You will be classed as self-employed if you own around about 25 percent of a business, or more.
Those who are in a partnership are treated the same as those who are sole traders.
Self-employed people make up about 14 percent of the workforce, and home ownership is certainly possible if you're one of them.
Is it difficult to get a mortgage if I am self employed?
It is undoubtedly more difficult to get a self employed mortgage than it might have been before the recession, but this is the case with mortgages generally.
Certainly, self-certification mortgages (where the borrower did not have to prove their income), are a thing of the past - they were banned by the Financial Services Authority in 2011.
As such you now need to get your income verified when you apply for a mortgage because all lenders will want to assess your ability to repay.
Most lenders are happy to give mortgages to self-employed people who have been trading for at least three years, and have two years accounts or self-assessment tax returns available.
There are always exceptions to this rule, such as the odd lender who might consider one year plus a projection, but these are in the minority.
Some particularly strict lenders might want to see a prediction of your future clients or contracts, to make sure that you will be able to afford repayments ongoing.
There might be some discretion, for instance around deposits and credit ratings.
The best piece of advice is to shop around, and try and speak to a broker in person because they will be able to talk you through your options, help you find the best self employed mortgage deal and ensure you meet the requirements for a successful application before you apply.
How is a self-employed person's mortgage calculated?
The amount that you can borrow and the way this is calculated depends on the lender, which is why it is important to shop around for the best deal.
Some lenders set the amount you can borrow based on your previous few years' income, whereas others calculate it based on only your previous year of trading.
The problem lenders face when deciding how much to lend to you often lies in the difficulty of establishing your regular income.
For instance you might have quiet months or years, or periods when your business does better and this might distort the amount of money that a lender would extend to you.
For sole traders and partnerships, lenders take net profits as income.
For limited companies, the lenders look at salary and dividends or in some circumstances salary and net profit of the company.
How can I maximise my chance of getting a self employed mortgage?
The length of time that you have been trading is incredibly important so time your applications according.
Making sure that you have accounts up to date, perhaps by using an accountant to make sure that this is done; and that you know your net profit before tax is also important.
You can do a self-assessment, in which case you can be given a SA302 form, in order to prove your income. Assuming you have been trading for a while it is likely that you will already have completed a self-assessment tax return.
Can I still get the same offers as people that are employed?

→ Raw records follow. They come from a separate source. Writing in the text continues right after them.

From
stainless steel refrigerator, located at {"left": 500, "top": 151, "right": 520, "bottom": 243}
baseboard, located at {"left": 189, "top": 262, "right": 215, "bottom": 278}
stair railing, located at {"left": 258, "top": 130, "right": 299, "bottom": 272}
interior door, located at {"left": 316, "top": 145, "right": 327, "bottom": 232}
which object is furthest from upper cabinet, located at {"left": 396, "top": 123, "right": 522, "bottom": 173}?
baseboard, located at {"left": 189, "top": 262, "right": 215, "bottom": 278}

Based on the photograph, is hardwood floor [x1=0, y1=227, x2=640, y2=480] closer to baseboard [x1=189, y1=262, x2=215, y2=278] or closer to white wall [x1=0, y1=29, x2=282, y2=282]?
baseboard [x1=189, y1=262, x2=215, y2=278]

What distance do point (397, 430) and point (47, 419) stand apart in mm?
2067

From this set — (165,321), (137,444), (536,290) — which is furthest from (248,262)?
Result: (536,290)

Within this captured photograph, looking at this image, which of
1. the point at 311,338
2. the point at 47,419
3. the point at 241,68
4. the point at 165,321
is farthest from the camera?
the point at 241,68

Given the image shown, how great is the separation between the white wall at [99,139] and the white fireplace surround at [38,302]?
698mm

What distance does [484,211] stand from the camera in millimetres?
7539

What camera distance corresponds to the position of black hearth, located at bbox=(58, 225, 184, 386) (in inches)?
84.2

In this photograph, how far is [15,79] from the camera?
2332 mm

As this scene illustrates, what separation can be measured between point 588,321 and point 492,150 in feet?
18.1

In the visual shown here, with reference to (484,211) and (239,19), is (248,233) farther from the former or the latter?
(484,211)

Yes - there is no reason why being self-employed should limit the mortgage deals available to you and most (although not all) lenders do not discriminate on this basis.

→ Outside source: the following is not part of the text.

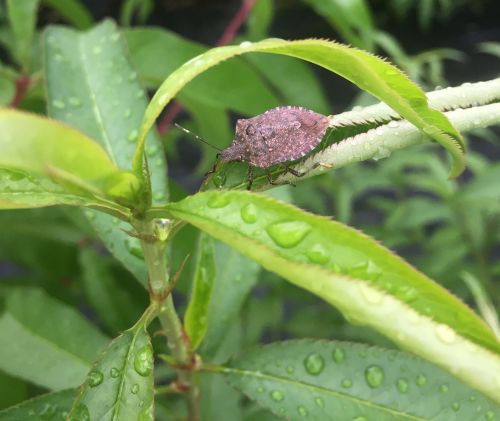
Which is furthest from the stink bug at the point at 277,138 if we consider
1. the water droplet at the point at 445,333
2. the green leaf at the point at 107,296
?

Like employed buyers, a healthy deposit, good credit rating and ability to pay will all help you to secure a mortgage if you are self-employed.
The market is improving; more people are getting approved by mortgage lenders, and housing prices are starting to rise again. This is good news for those who are self-employed.
Although the days of self-certification mortgages are gone, and are unlikely to return, there is no reason why self-employed people cannot get mortgages.
The best option is to look across all your options, and make sure that you have the evidence you need to prove that you are able to repay the loan.